The rules governing the truncation are:
Formation
- For every type A, $\|A\|$ is a type
Introduction
- For any $a:A$ we have $ |a| : \| A \|$.
- For any $x,y:\| A\|$, we have $x=y$.
Elimination resp. Recursion
- If $B$ is a mere proposition and we have $f:A\to B$, then there is an induced $g:\| A\| \to B$ such that $g(|a|) \equiv f(a)$ for all $a:A$.
My Problem
To proof the recursion principle for $\neg \neg A$ we first fix some $f:A\to B$ and then need to define $g:\neg\neg A\to B$. I don't know how to do that.
There are ways to use $\mathrm{lem:LEM}$, but I have no idea how to convert this terms (to assert judgemental equality), as $\mathrm{lem}$ is a primitive constant.
There is a solution in the Github folder HoTT/HoTT/contrib/HoTTBookExercises.v, that is programmed in Coq. Although I understood the argumentation I still don't see why it should be sufficient to proof $\neg\neg A \simeq \|A\|$ as we would end up with a propositional equality again.
I would really appreciate any help. Thanks in advance.
Best regards, Philipp
EDIT: I assume that $$\mathrm{LEM}=\mathrm{LEM}_{-1}=\prod_{A:\mathcal{U}}\mathrm{isprop}(A)\to A+\neg A. $$ just like the book does.
If what you're asking is whether $\neg\neg A$ has the same judgmental computation rule as $\Vert A \Vert$, then I think you're right that the answer is no.
To be precise, the exercise doesn't say to prove that $\neg\neg A$ has the same judgmental computation rule, or even the same induction principle, but the same universal property. The universal property of $\Vert A \Vert$ is unfortunately not stated in this section (it should be), but it appears as the $n=-1$ case of Lemma 7.3.3: for any mere proposition $B$, precomposition with $|-| : A \to \Vert A \Vert$ induces an equivalence
$$ (\Vert A\Vert \to B) \xrightarrow{\simeq} (A\to B).$$
This doesn't require a judgmental computation rule, and to say that $\neg \neg A$ has this same property is indeed the same as saying $\neg\neg A \simeq \Vert A \Vert$ (at least, assuming that $\Vert A \Vert$ exists).
However, it's clearly unreasonable to expect the reader to make this distinction for themselves, especially without having mentioned this universal property, and also especially because Exercise 3.15 does have the judgmental computation rule (at least for the recursion principle). I will submit a fix to the phrasing of the exercise, thanks for pointing this out.

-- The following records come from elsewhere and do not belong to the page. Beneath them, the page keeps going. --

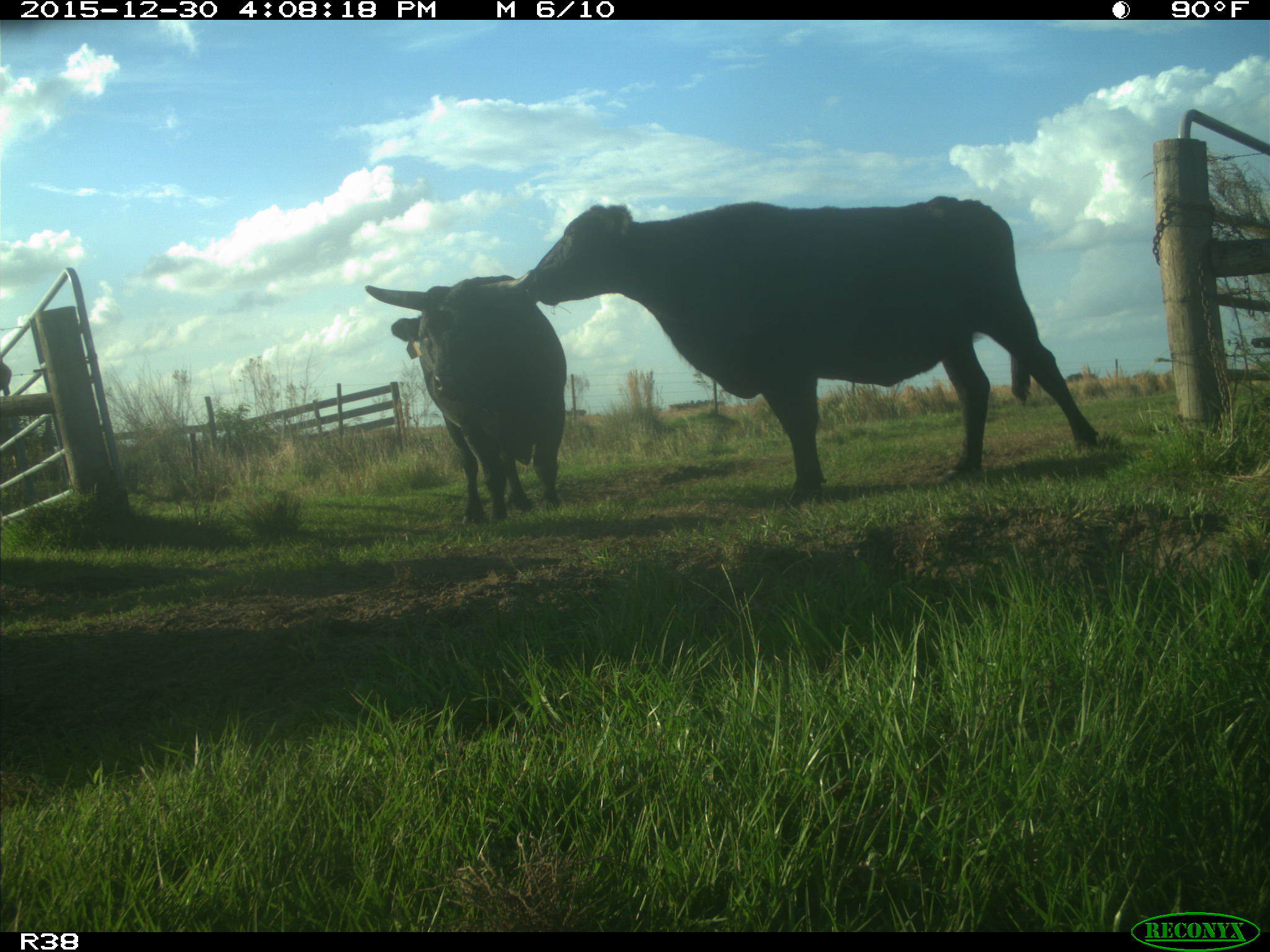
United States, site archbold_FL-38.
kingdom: Animalia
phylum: Chordata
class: Mammalia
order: Artiodactyla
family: Bovidae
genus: Bos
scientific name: Bos taurus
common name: domestic cow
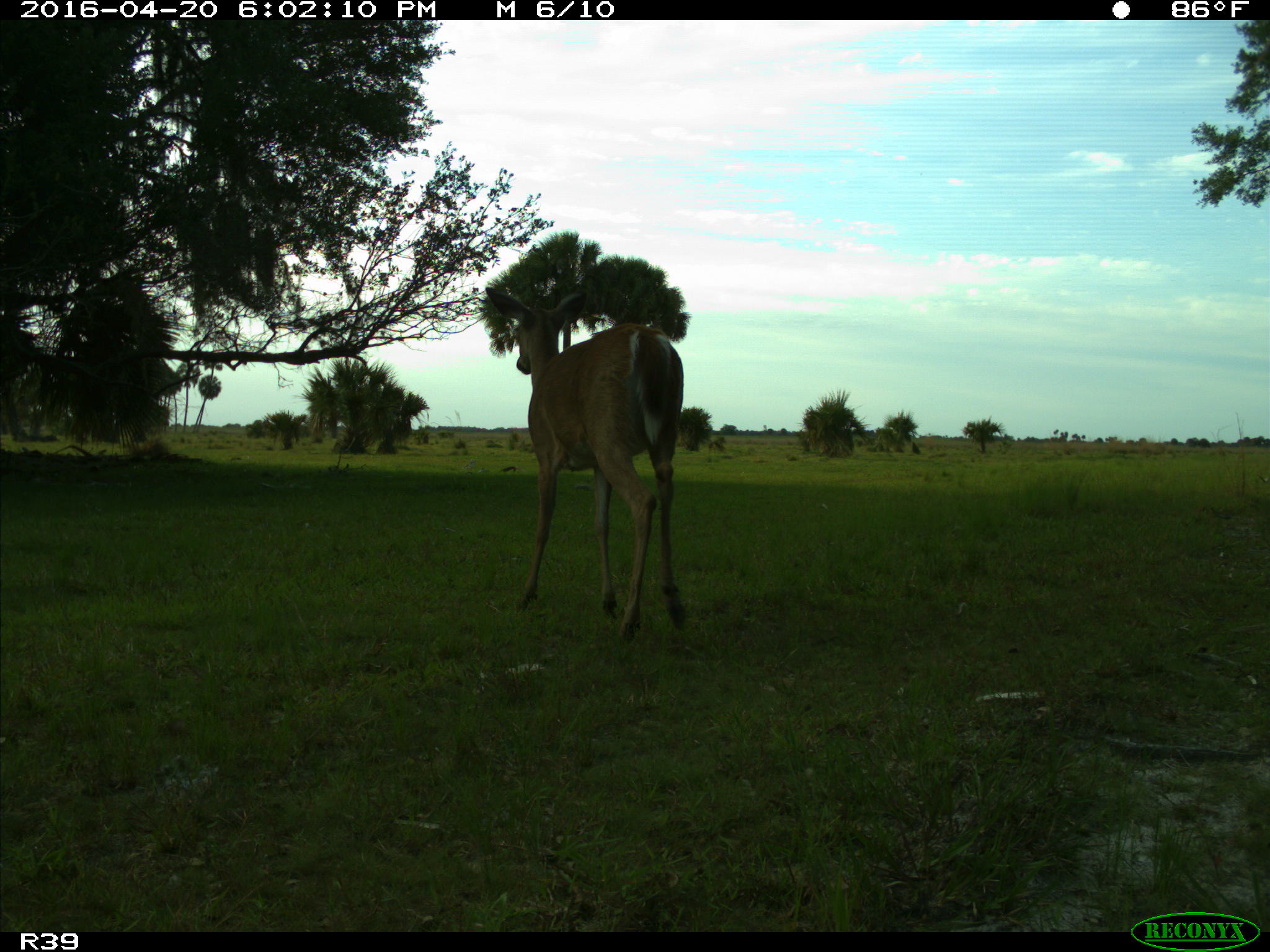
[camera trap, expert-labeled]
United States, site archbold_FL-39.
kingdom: Animalia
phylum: Chordata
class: Mammalia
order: Artiodactyla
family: Cervidae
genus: Odocoileus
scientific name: Odocoileus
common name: deer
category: unidentified deer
Unidentified deer (deer) (Odocoileus).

For what it's worth, the judgmental computation rule of propositional equality is not very useful, because the target is always a mere proposition so that all its points are typally (i.e. "propositionally") equal anyway. The main thing I know of that you can do with the judgmental computation rule that you can't do without it is Kraus's magic trick, which might not be regarded as a good thing.